To determine a putative impact of a deregulation of transcript diversity in disease, we correlated the pathway’s enrichment in APP co-splicing with a recent transcriptional signature of tissue vulnerability to AD  The signature is based on expression differences between Braak regions I to III and unaffected brain regions, and it is enriched for pathways that co-aggregate with amyloid-β and tau protein, in plaques and tangles . As a measure between normal APP functioning and genetic susceptibility to disease derived from inadequate protein degradation, we tested whether the pathway vulnerability score correlated with enrichment in APP co-splicing (Additional file 2: Table S1). We observed that the tissue vulnerability score of pathways strongly correlated with their enrichment in APP co-splicing, both in GTEx (β = 0.18, P = 8.6 × 10− 9) and BRAINEAC (β = 0.10, P = 0.018, Fig. 3a and b). We also found that enrichment in co-expression correlated with the vulnerability score weaker than co-splicing and was not validated between studies (β = 0.08, P = 1.1 × 10− 4 in GTEx, β = 0.05, P = 0.13 in BRAINEAC). This results shows that the specificity gained by enrichment in co-splicing improved the associations between the physiological function of APP and the vulnerability score.

----------------------------------------

**Exercise description:** In the passage on APP co-splicing and tissue vulnerability, what β and P values are reported for the BRAINEAC correlation between pathway vulnerability score and enrichment in APP co-splicing?

----------------------------------------

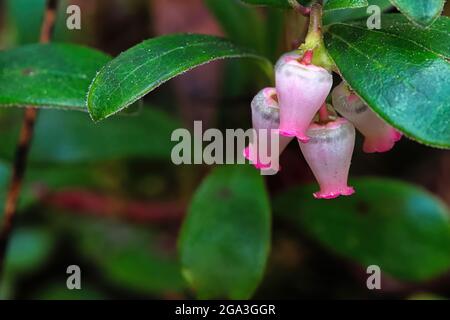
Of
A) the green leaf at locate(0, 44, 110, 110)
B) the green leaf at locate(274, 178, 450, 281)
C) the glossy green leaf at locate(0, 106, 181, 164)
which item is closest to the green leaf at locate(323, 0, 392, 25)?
the green leaf at locate(0, 44, 110, 110)

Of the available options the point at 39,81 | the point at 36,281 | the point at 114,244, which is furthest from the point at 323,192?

----------------------------------------

**Task answer:** β = 0.10, P = 0.018